Yesterday was a real downer, Friday evening I fell off the wagon after feeling so pleased with myself for achieving five days sober. Just a glass of red wine turned into so much more, as it always does. So yesterday was huge hangover and a roller coaster of emotions angry, depressed and feeling sorry for myself. I have started today feeling a lot better and thinking that I want to feel like this every day. So here I go, stopped drinking AGAIN.
Fell off the wagon. : Yesterday was a real downer... - Drink Free
Fell off the wagon.
can totally empathise with you! Full bottle of red drank yesterday 😞hopefully today will sober
Just keep trying. A sober life can be achieved. There are many resources available. I use Alcoholic’s Anonymous. Forty-five years ago I admitted I was powerless over alcohol and my life was unmanageable. I gave up. I surrendered. I admitted I had (have) a disease.
My life sober has been so worthwhile. I have a purpose: To stay sober and help another alcoholic to achieve sobriety. It gives me peace and serenity that is missing in a drinking life.
Whatever path you take, I wish you well. We can’t do this alone. My willpower is useless in the face of my disease. It’s like trying to cure cancer or diabetes by yourself. Treatment is needed. IMO.
Keep posting.
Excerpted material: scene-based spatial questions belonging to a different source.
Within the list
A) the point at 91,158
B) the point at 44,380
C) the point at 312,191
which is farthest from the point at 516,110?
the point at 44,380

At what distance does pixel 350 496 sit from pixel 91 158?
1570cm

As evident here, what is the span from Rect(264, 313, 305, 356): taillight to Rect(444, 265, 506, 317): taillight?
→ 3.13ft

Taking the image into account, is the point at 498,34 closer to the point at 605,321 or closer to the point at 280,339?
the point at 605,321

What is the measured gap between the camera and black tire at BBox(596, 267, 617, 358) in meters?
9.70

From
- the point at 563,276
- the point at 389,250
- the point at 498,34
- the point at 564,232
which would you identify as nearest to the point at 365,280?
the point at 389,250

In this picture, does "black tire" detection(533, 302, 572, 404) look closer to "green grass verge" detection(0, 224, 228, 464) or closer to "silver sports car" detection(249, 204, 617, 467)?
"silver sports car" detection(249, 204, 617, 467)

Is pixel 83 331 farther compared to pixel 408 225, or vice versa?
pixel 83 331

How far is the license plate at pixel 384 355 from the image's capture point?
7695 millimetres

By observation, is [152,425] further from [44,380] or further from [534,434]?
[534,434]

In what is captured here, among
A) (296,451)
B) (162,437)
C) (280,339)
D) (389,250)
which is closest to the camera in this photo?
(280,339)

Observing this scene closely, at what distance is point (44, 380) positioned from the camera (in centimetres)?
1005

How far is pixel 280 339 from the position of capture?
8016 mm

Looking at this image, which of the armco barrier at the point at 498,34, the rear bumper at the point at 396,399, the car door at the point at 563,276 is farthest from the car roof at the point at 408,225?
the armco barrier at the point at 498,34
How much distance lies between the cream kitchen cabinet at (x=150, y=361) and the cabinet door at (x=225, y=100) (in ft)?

And let’s stay away from a drink today, together
We help each other.
Don't beat yourself up about it FatOldMan
You're here today and starting afresh, you'll get there, you really will.
<3
Thanks for your support.
we’ve all been there! good that you came back and many of us are here to support!
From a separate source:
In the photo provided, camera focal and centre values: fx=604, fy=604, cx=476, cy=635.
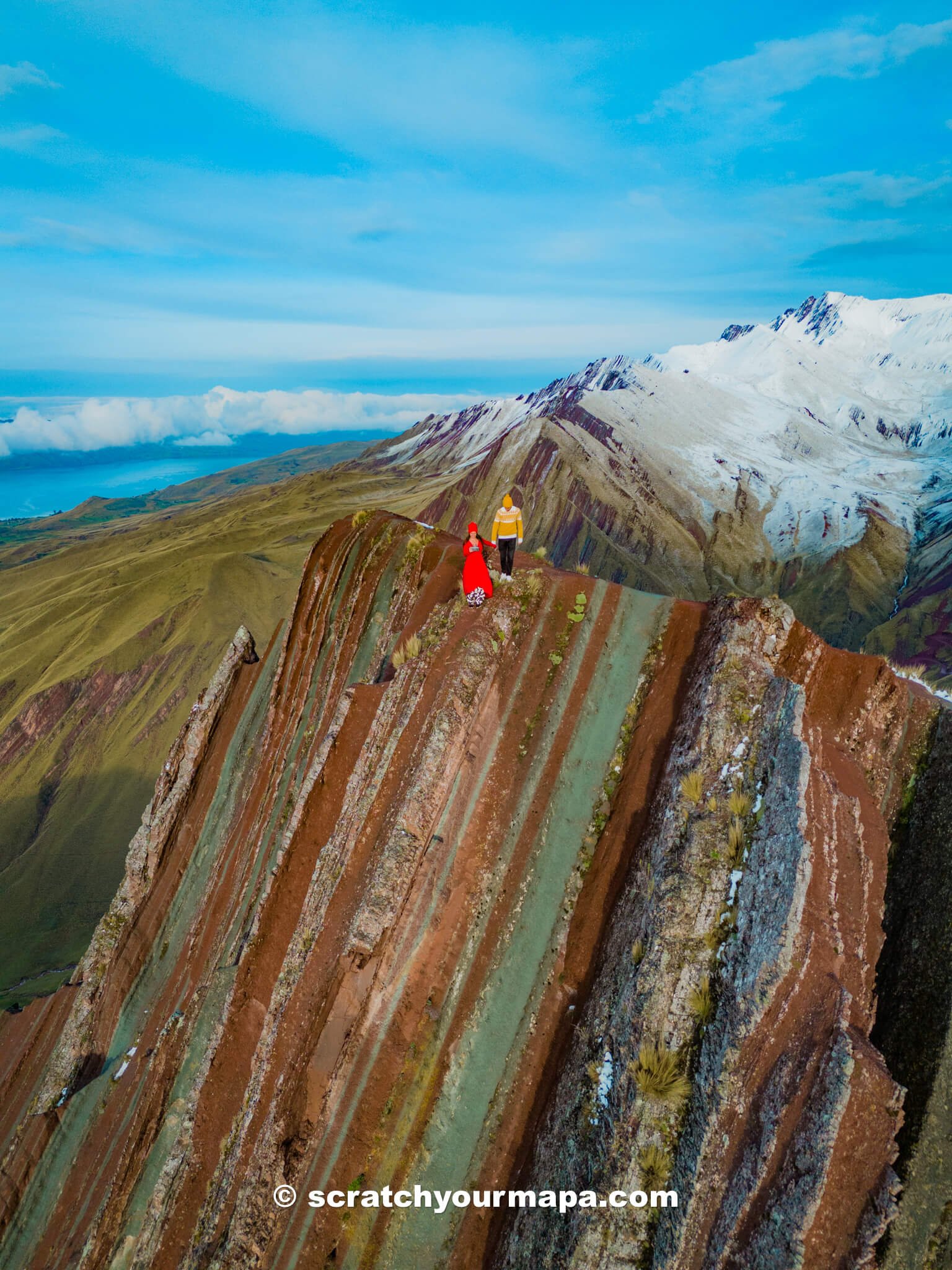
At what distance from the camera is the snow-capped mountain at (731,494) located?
90.8 metres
so you got knocked down but you aren’t knocked out. Get up and start the fight again. Keep your guard up. You can do it big man. I nearly fell but managed to get through the weekend. 👍🏻
I personally find the weekend harder to quit the booze. All week I can last without a drop but it’s the mentality of the weekend. finish work, like you’ve earned it drink that knocks me off. Keep trying you’ll smash it eventually. Try and put plans in place, hobbies, anything that doesn’t involve a drink. 👍
Weekends always toughest... Especially Friday after work i find.Know its always trotted out, but very important to keep amused and avoid boredom. I try to walk home from work... 3 miles... Gets my head away from things and by the time i am home, feel more relaxed and refreshed.
Take care and good luck
I did it my way for decades until my ways didn’t work anymore. Truthfully, they never did work. My addiction was telling me it did work until I accepted that all that time my addiction was lying to me. Nothing would change unless I did something I’d never tried before. I joined AA and they showed me their ways of staying sober. LilyAnnePuppy is spot on. I needed and wanted proper treatment for my disease and I got it .
You know.... there's a saying in meetings.... 'the door is always open'.....we can only count today.... yesterday is over, and tomorrow isn't here yet. I believe, especially in early days of working on sobriety, you have to have a support system.... I just could not have stayed sober without it. Guilt, regret, anger, sorrow, grief, and beating yourself up for what is done is not productive and only leads to being stuck... move forward... and know.... we really cannot do this ourselves....
🤙🏼
And sometimes a lot worse. You wake up and you see a trail of wreckage that wasn’t there before.
Aloha ( that’s all the Hawaiian 🌺 I know ).